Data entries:
☆ ☆ ☆ ☆ ☆ ☆ ☆
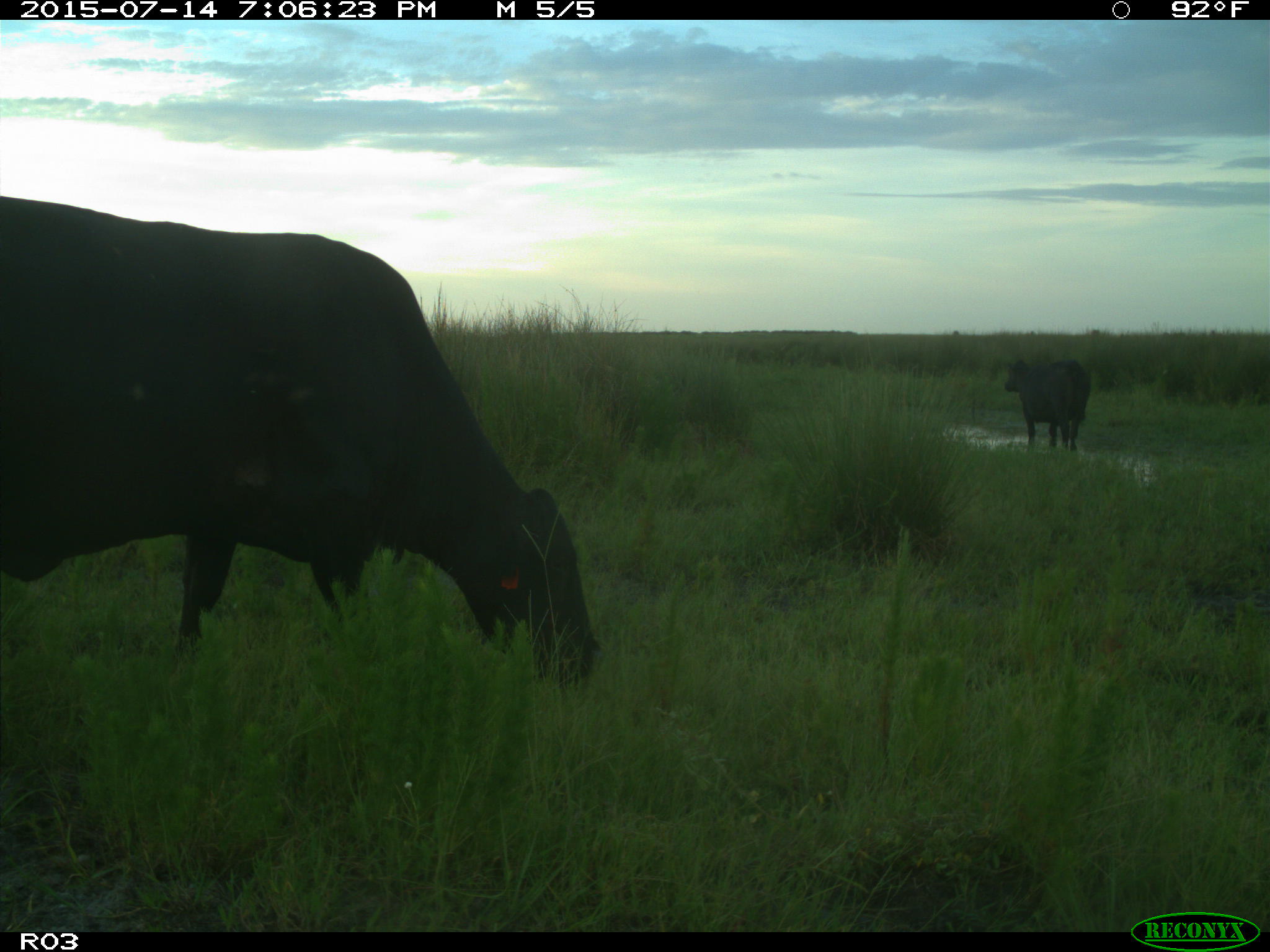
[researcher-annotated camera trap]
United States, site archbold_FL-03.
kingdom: Animalia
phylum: Chordata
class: Mammalia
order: Artiodactyla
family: Bovidae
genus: Bos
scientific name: Bos taurus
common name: domestic cow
☆ ☆ ☆ ☆ ☆ ☆ ☆
YOUR TASK -
Output each line of the records exactly. Any picture is skipped.

TASK RESPONSE -
[researcher-annotated camera trap]
United States, site archbold_FL-03.
kingdom: Animalia
phylum: Chordata
class: Mammalia
order: Artiodactyla
family: Bovidae
genus: Bos
scientific name: Bos taurus
common name: domestic cow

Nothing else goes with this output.